Write out every line of the records below word for word, leaving out the pictures.
* begin Items *
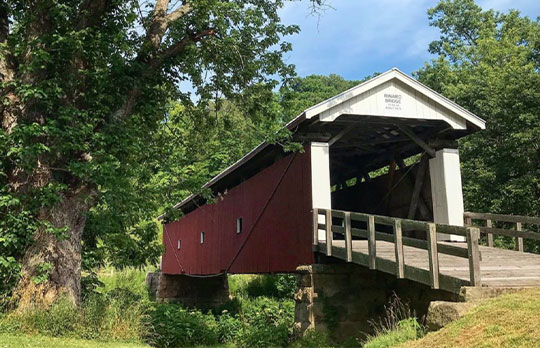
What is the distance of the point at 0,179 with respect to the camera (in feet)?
27.6

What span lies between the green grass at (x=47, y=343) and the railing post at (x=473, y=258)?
15.5 feet

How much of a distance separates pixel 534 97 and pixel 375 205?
265 inches

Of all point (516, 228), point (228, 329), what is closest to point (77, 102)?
point (516, 228)

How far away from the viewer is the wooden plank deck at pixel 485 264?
6.06 m

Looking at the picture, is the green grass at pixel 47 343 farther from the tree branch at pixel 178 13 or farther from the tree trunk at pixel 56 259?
the tree branch at pixel 178 13

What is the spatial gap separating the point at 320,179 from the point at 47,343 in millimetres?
5897

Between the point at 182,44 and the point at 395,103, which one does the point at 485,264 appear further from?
the point at 182,44

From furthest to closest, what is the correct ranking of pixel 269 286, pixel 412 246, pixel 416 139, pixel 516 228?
pixel 269 286 < pixel 416 139 < pixel 516 228 < pixel 412 246

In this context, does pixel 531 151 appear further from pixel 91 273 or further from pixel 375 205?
pixel 91 273

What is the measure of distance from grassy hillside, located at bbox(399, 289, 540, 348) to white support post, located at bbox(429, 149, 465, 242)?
16.9 ft

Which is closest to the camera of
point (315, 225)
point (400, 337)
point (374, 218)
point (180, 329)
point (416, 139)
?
point (400, 337)

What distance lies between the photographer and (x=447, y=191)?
1077 cm

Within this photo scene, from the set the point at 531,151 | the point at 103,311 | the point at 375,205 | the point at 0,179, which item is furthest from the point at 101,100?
the point at 531,151

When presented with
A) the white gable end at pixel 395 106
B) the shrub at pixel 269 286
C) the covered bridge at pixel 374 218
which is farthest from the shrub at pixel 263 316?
the white gable end at pixel 395 106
* end Items *
=== Correct answer ===
What is the distance of the point at 0,179 with respect to the camera (in feet)?
27.6

What span lies between the green grass at (x=47, y=343) and the railing post at (x=473, y=258)?
15.5 feet

How much of a distance separates pixel 534 97 and pixel 375 205?
265 inches

Of all point (516, 228), point (228, 329), what is closest to point (77, 102)?
point (516, 228)

How far away from the viewer is the wooden plank deck at pixel 485 264?
6.06 m

Looking at the picture, is the green grass at pixel 47 343 farther from the tree branch at pixel 178 13 or farther from the tree trunk at pixel 56 259?
the tree branch at pixel 178 13

What is the spatial gap separating the point at 320,179 from the point at 47,343 in millimetres?
5897

Between the point at 182,44 and the point at 395,103, which one does the point at 485,264 appear further from?
the point at 182,44

From furthest to closest, what is the correct ranking of pixel 269 286, pixel 412 246, pixel 416 139, pixel 516 228?
pixel 269 286 < pixel 416 139 < pixel 516 228 < pixel 412 246

In this context, does pixel 531 151 appear further from pixel 91 273 or further from pixel 375 205?
pixel 91 273

What is the measure of distance from grassy hillside, located at bbox(399, 289, 540, 348) to white support post, located at bbox(429, 149, 465, 242)?
16.9 ft

Which is closest to the camera of
point (315, 225)
point (400, 337)
point (374, 218)
point (180, 329)
point (416, 139)
?
point (400, 337)

What distance lies between the photographer and (x=447, y=191)?
1077 cm

Within this photo scene, from the set the point at 531,151 | the point at 103,311 | the point at 375,205 | the point at 0,179, which item is furthest from the point at 101,100?
the point at 531,151

When presented with
A) the white gable end at pixel 395 106
B) the shrub at pixel 269 286
C) the covered bridge at pixel 374 218
which is farthest from the shrub at pixel 263 316?
the white gable end at pixel 395 106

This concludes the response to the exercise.